Excerpted text:

Lieutenant General Devraj Anbu, PVSM, UYSM, AVSM, YSM, SM, ADC is a retired Indian Army general who served as Vice Chief of Army Staff (VCOAS). He assumed office on 1 June 2018 following the retirement of Lt Gen Sarath Chand, and retired on 31 August 2019.

He also served as General Officer-Commanding-in-Chief (GOC-in-C), Northern Command from 1 December 2016 to 31 May 2018. Before Commanding Northern Command, he had commanded IV Corps in the North East.

Early life and education 
Anbu is an alumnus of Sainik School, Amaravathinagar; National Defence Academy, Pune and Defence Services Staff College, Wellington. He also attended the  higher command course at Army War College, Mhow and a National Defence College equivalent university at Jakarta, Indonesia.

Problem 1:
From the Devraj Anbu biography, reproduce word for word the passage that begins at the words "Lieutenant General Devraj" and ends after "at Jakarta, Indonesia.".
Problem 2:
List every post-nominal abbreviation that follows the name in the first sentence of the Devraj Anbu biography.
Problem 3:
Extend the Devraj Anbu biography past its last sentence.

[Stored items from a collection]
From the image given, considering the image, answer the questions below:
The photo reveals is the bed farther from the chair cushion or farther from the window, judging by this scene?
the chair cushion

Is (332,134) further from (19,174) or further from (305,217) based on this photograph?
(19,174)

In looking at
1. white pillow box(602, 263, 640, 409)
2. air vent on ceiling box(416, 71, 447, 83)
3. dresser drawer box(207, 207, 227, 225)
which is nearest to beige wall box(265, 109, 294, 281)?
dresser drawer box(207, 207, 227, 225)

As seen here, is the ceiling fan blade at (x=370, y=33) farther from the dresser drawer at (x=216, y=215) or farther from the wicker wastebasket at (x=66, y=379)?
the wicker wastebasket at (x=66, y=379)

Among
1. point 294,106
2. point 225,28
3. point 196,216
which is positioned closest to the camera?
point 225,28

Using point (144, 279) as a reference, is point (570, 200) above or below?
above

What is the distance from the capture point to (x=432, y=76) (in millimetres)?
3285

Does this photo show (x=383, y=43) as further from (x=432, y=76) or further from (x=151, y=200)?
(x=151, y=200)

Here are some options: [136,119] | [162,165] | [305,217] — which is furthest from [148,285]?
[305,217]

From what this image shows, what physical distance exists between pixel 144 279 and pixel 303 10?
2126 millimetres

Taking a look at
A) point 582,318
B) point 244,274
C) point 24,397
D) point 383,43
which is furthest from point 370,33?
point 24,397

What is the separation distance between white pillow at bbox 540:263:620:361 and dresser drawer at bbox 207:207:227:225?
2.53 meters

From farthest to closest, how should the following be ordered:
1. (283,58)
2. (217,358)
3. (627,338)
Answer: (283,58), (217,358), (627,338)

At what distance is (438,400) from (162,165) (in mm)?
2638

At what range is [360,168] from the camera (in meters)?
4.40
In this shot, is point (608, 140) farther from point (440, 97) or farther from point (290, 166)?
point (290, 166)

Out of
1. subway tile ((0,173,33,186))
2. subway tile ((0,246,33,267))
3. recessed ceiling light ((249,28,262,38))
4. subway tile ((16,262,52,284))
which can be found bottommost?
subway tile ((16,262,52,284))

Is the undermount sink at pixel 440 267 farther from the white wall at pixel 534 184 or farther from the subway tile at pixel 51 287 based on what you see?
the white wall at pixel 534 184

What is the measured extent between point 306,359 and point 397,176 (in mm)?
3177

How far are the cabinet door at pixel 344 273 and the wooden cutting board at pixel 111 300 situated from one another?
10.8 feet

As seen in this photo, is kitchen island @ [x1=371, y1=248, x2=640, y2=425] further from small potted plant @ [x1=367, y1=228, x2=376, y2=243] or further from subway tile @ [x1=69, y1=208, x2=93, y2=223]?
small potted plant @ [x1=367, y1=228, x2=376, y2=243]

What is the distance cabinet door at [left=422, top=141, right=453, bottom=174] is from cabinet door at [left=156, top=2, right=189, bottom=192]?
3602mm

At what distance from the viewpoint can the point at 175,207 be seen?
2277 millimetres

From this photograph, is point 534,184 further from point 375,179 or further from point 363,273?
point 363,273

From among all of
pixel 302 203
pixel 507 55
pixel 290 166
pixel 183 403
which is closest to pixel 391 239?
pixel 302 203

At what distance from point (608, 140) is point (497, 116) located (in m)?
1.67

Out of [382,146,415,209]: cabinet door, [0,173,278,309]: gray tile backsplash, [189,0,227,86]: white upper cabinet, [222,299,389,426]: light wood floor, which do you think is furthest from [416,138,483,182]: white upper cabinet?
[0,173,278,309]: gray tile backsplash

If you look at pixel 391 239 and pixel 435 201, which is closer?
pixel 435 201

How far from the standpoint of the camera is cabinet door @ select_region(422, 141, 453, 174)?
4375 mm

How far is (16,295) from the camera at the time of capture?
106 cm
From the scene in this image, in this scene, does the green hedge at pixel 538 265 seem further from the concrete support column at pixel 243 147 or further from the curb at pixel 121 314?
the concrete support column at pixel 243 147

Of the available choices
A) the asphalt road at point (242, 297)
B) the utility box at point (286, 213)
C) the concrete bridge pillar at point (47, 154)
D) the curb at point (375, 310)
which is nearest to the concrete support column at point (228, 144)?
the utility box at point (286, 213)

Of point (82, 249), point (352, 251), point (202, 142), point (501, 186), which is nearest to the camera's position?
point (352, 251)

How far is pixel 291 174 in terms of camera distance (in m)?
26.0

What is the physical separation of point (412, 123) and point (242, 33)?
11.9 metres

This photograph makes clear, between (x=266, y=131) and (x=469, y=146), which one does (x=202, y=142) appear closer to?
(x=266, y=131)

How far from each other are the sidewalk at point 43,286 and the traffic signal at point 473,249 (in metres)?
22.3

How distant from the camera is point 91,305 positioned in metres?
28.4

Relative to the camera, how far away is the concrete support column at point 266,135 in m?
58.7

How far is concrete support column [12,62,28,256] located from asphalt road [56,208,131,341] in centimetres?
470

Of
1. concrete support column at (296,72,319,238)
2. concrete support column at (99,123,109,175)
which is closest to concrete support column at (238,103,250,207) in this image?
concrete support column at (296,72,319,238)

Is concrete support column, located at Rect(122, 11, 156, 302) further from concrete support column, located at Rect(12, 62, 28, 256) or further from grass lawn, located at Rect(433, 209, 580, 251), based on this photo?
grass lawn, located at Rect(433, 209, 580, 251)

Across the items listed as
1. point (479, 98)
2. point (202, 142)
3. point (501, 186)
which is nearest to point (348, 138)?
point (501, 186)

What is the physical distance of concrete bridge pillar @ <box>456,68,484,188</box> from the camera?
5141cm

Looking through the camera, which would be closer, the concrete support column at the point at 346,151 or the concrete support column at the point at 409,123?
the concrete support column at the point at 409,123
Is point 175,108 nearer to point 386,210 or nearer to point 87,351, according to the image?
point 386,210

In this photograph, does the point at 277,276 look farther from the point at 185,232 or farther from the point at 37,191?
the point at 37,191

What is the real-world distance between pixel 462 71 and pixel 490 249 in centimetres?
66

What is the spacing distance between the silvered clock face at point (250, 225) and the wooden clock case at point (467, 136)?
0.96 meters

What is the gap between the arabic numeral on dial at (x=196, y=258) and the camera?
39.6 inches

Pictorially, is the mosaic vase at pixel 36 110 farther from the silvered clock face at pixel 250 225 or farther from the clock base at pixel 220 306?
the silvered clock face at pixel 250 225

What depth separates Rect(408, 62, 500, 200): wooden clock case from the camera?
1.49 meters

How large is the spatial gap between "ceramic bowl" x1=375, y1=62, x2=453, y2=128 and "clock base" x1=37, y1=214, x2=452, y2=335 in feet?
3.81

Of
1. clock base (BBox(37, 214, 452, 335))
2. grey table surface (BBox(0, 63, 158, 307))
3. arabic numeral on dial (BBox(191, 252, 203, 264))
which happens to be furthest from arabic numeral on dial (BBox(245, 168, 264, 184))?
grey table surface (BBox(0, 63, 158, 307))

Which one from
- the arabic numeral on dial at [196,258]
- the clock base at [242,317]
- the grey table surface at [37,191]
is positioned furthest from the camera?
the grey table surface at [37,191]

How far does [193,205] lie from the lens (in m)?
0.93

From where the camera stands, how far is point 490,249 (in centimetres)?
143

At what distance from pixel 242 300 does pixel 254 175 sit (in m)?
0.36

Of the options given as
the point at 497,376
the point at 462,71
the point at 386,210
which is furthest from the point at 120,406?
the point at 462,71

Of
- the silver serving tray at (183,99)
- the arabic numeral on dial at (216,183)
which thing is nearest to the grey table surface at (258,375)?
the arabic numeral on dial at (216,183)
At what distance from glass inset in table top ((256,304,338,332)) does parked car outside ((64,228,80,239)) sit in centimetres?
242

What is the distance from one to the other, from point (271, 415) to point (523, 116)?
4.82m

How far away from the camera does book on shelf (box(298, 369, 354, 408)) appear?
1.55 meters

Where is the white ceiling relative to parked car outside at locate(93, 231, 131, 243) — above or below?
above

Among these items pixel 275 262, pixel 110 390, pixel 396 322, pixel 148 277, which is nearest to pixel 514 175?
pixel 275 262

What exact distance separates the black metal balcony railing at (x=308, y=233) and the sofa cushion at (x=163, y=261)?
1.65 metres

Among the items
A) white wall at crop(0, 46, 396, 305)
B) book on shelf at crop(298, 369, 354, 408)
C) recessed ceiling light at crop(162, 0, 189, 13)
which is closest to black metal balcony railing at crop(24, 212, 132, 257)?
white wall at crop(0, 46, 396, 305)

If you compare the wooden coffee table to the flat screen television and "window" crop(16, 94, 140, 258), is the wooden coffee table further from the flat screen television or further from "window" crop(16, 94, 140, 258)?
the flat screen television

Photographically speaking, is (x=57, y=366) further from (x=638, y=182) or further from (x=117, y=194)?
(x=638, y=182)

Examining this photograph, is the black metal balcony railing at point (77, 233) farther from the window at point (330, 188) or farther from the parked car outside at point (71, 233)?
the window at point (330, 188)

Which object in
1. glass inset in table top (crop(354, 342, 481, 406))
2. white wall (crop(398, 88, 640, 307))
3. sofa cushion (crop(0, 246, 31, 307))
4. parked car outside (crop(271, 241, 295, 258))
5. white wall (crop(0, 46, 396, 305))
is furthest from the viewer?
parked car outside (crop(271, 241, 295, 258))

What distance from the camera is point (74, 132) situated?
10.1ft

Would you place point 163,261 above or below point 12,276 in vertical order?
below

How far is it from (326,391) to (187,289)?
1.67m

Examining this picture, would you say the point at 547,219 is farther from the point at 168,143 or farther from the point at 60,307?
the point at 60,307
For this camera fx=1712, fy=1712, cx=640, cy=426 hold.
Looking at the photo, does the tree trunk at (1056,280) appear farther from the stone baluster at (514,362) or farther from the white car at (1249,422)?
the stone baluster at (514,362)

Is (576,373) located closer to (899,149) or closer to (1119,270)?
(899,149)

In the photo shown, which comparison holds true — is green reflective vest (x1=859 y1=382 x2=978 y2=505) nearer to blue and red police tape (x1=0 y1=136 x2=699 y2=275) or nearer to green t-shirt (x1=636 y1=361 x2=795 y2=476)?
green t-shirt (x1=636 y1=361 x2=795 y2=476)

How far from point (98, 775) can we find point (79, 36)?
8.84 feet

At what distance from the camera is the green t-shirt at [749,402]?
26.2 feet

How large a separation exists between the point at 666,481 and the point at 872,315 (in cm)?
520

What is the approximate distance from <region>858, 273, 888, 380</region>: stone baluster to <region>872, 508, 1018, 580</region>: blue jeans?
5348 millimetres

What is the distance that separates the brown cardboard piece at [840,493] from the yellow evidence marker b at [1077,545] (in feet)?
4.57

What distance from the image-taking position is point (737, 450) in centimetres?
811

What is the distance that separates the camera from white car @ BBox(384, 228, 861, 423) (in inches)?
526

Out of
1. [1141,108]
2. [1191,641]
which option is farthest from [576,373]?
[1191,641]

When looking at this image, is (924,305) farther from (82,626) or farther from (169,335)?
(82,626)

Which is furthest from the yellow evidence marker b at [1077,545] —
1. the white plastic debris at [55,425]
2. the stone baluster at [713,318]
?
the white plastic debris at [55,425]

Answer 1:
Lieutenant General Devraj Anbu, PVSM, UYSM, AVSM, YSM, SM, ADC is a retired Indian Army general who served as Vice Chief of Army Staff (VCOAS). He assumed office on 1 June 2018 following the retirement of Lt Gen Sarath Chand, and retired on 31 August 2019.

He also served as General Officer-Commanding-in-Chief (GOC-in-C), Northern Command from 1 December 2016 to 31 May 2018. Before Commanding Northern Command, he had commanded IV Corps in the North East.

Early life and education 
Anbu is an alumnus of Sainik School, Amaravathinagar; National Defence Academy, Pune and Defence Services Staff College, Wellington. He also attended the  higher command course at Army War College, Mhow and a National Defence College equivalent university at Jakarta, Indonesia.

Answer 2:
PVSM, UYSM, AVSM, YSM, SM, ADC

Answer 3:
Career 
Anbu was commissioned into 14th Sikh Light Infantry on 7 June 1980. He has vast experience and has served in all types of operational environments ranging including Siachen Glacier; Counter-Insurgency Operations in Kashmir and Manipur; Operation Pawan in Sri Lanka. He has commanded a unit during Operation Parakram; a 53 Infantry brigade on the Line Of Control; 17 Mountain Division in Sikkim; Indian Military Training Team in Bhutan; IV Corps (Tezpur). He has held staff appointments which include General Staff Operation at the Division level in North-East India, General Staff Operation at Corps Level in Kashmir, and Military observer with UN peacekeeping mission in Namibia (UNTAG).

During 37 years of his career he has been awarded the Sena Medal for Operation Meghdoot, Yudh Seva Medal (2010) for command of 53 Infantry brigade, the Ati Vishisht Seva Medal for the command of 17 Mountain division, Uttam Yudh Seva Medal (2016) and the Param Vishisht Seva Medal (2017) for his service as General Officer Commanding-in-Chief, Northern Command. He is also the Colonel Of The Regiment of the Sikh Light Infantry .

Honours and decorations

Dates of rank

Personal life 
Lt Gen Anbu's father late Shri. Devaraj also rendered his services in Army. They hail from an agricultural family from Madurai, Usilampatti, Vagaikulam village. 
He is married to Mrs Gowri Anbu and they have a son who is serving in the Indian Army. He likes yoga, painting and gardening.

References 

Living people
Indian generals
Vice Chiefs of Army Staff (India)
Recipients of the Uttam Yudh Seva Medal
Recipients of the Ati Vishisht Seva Medal
Recipients of the Param Vishisht Seva Medal
Year of birth missing (living people)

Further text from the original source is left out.